**QUESTIONS ON THE MATERIAL:**
(a) From the marriage post:
(i) How many years has the poster been married?
(ii) How old are the couple's two children?
(iii) Which week in a row does tonight mark for the wife's visits to the singles dance club?
(b) Can you rewrite the marriage post between "even though he" and "be toghether already?", inclusive, switching "club" to "dance hall"?

**PROVIDED TEXT:**

::::

# my wife is the only one who is separated-how long can i wait??HELP



## lmh11706

i caused the situation-i wrote explicit sexual emails to real people 6yrs ago-and my wife found it-she forgave me and i did it again last summer 07 and she found it again.each time she didnt talk to me for a month,took her wedding ring off and went out to the clubs with her friends 2-3 times a week.but we made it thru.because we are soulmates-we love each other-the day we met we both knew it-we were and still are two peas in a pod-but yet i was so stupid the last 6 yrs

weve been married 15 yrs-known each other for 18yrs.we have 2 children a boy 13 and a girl 8

the last year i notice a difference in her towards me-not as loving not as affectionate-

3 months ago we had a argument and during it she let it all out that she cant trust me,didnt love me anymore.she took her ring off again and has gone out to a singles dance club and tonight is the 11th week in a row

she basically has separated herself from me-tells people we are separated but we are still living in the same house-we are not even technically separated and there are no and have been no attorneys involved.plus she has told me just last week that she doesnt want a divorce and she doesnt want me to move out

yet she wants no love or affection from me and gives me none right now.she wont even let me-someone who has been married to her for 15 yrs and known her for 18 kiss her on the cheek

she says she just wants space to clear her head and to be alone and go out with her friends-space to do what exactly-go out to the club every sat nite-otherwise shes home with me and the kids every other night

she has to know after 3 months almost if she is going to make this marriage work or not-doesnt she?however

about a month ago i found out that at this club where we both went as husband and wife for years-she got close to a male friend of ours.because of the hurt i caused she reached out-cried on his shoulder and he pumped her up-making her feel good and better about herself and over a number of weeks of them hanging out and talking without me around,she thought she was falling in love with him-but hes married too and separated with a daughter but also living with his wife. and when he found out how she was feeling he maintained he just wanted to be friends-i guess a blessing in disguise for me because if he returned her feelings it might have been over already-i know these things because i found emails she wrote to her friends about him

even though he is not returning her feelings doesnt mean my wife still doesnt have them for him although she professes to me that she never really loved him- he was just there, a friend at the club and because she was feeling hurt and angry she let herself feel this.but now i think her feelings for him are not letting her come back to me sooner.i could be wrong.if he wasnt in the picture would we be toghether already?

::::

**SUPPLIED MATERIAL:**
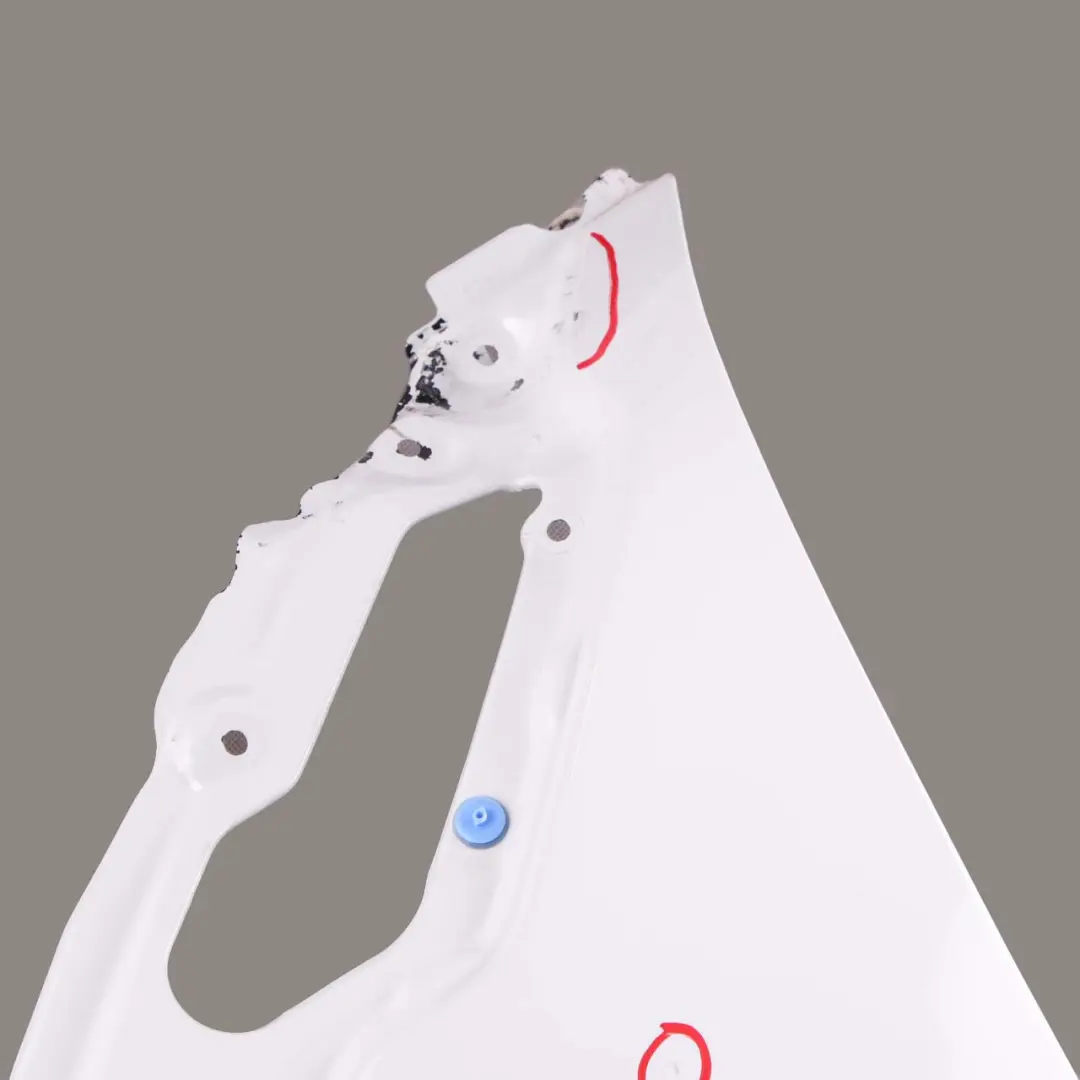 Side Panel Front Left Wing N/S Light White B15 to Mini Countryman Paceman R60 R61 with Part number 9805643 Mini Countryman Paceman R60 R61 Side Panel Front Left Wing N/S Light White B15 - SKU 9805643-LW2 - Part number 9805643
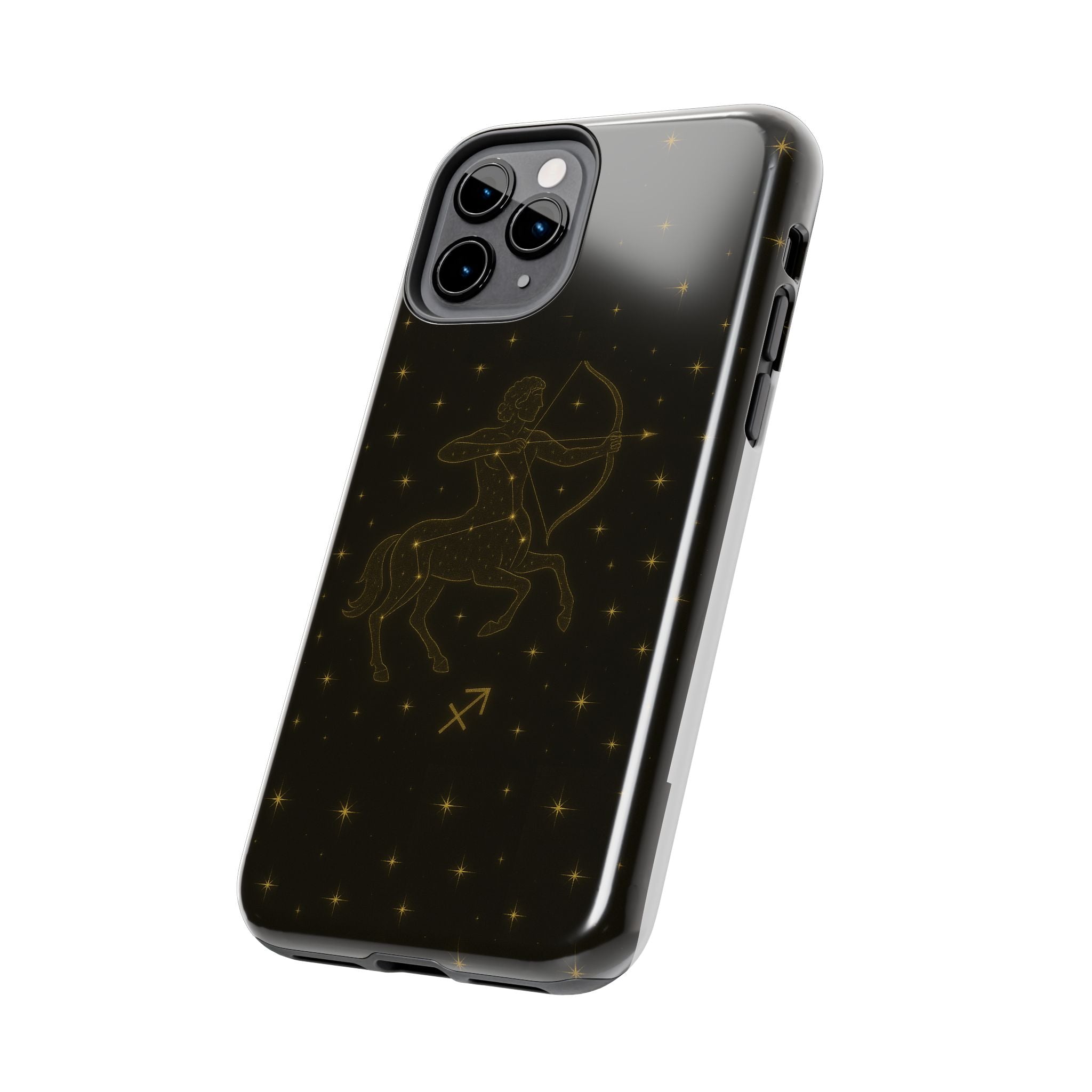 Sagittarius Constellation Tough Phone Case — Zodiac Archer Protective Cover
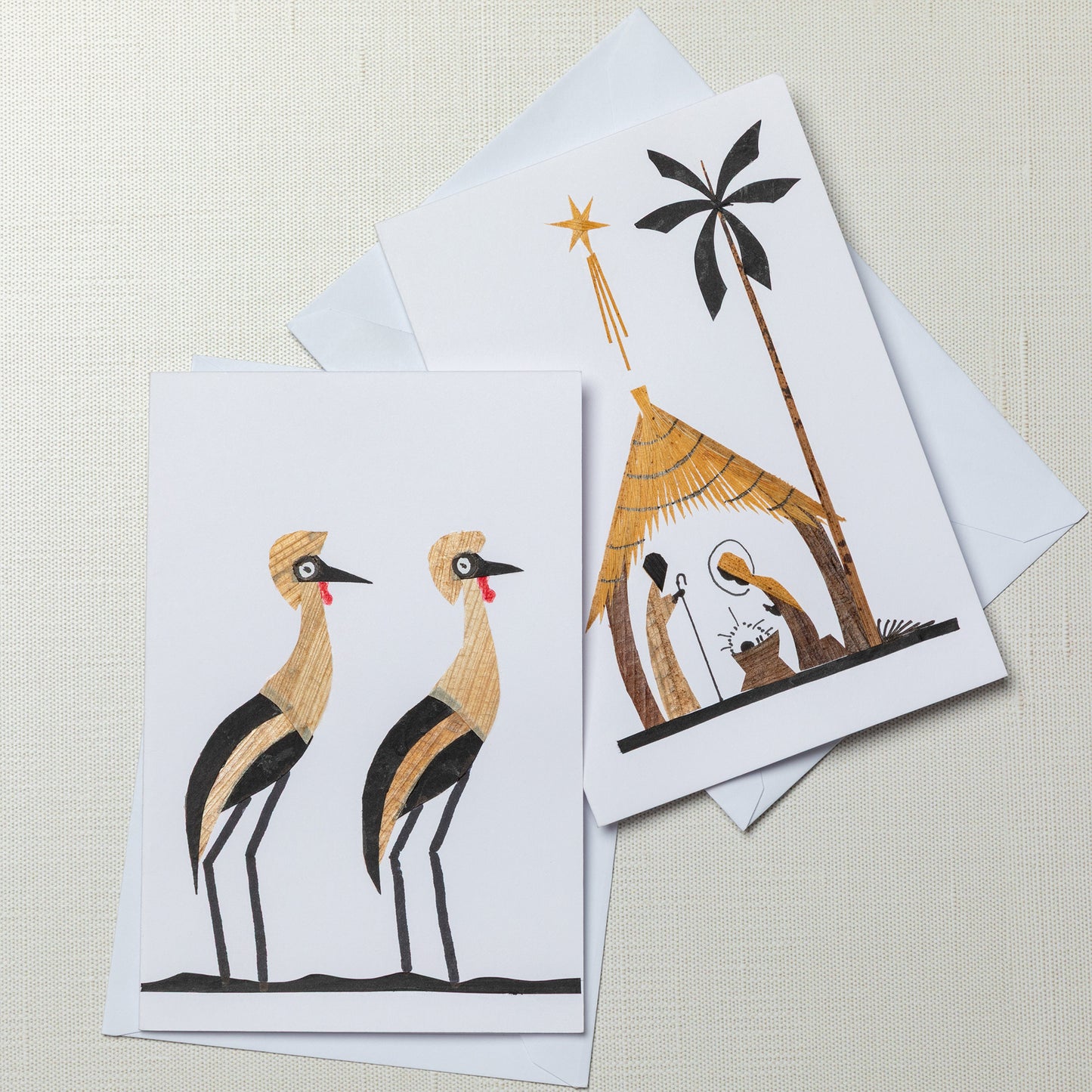 Handmade Kenyan Greeting Card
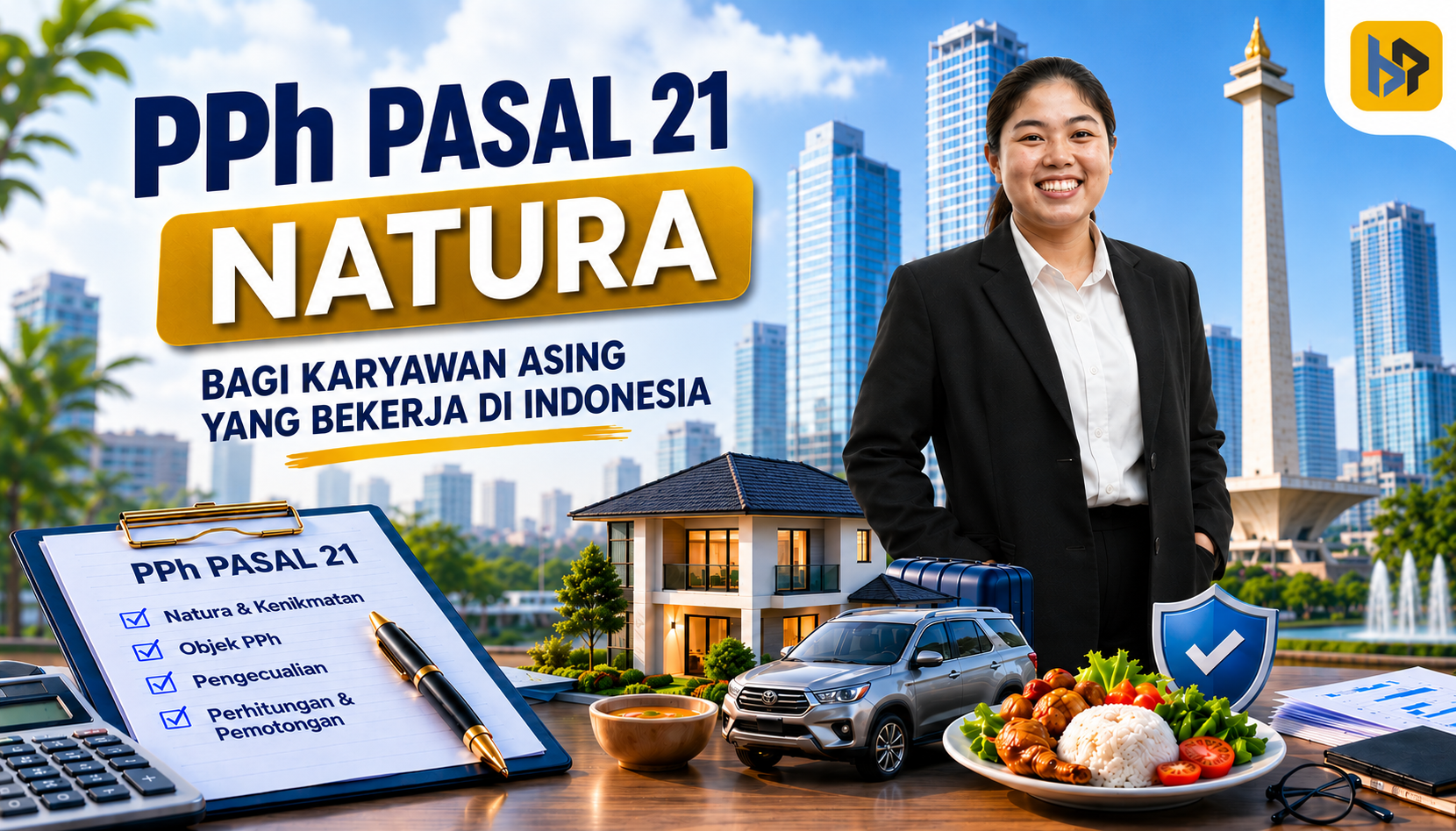 Karyawan Asing di Indonesia: Apakah Natura Menjadi Objek PPh?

::::

**ANSWERS BY ITEM NUMBER:**
(a)
(i) 15 years.
(ii) The boy is 13 and the girl is 8.
(iii) The 11th week.

(b)
even though he is not returning her feelings doesnt mean my wife still doesnt have them for him although she professes to me that she never really loved him- he was just there, a friend at the dance hall and because she was feeling hurt and angry she let herself feel this.but now i think her feelings for him are not letting her come back to me sooner.i could be wrong.if he wasnt in the picture would we be toghether already?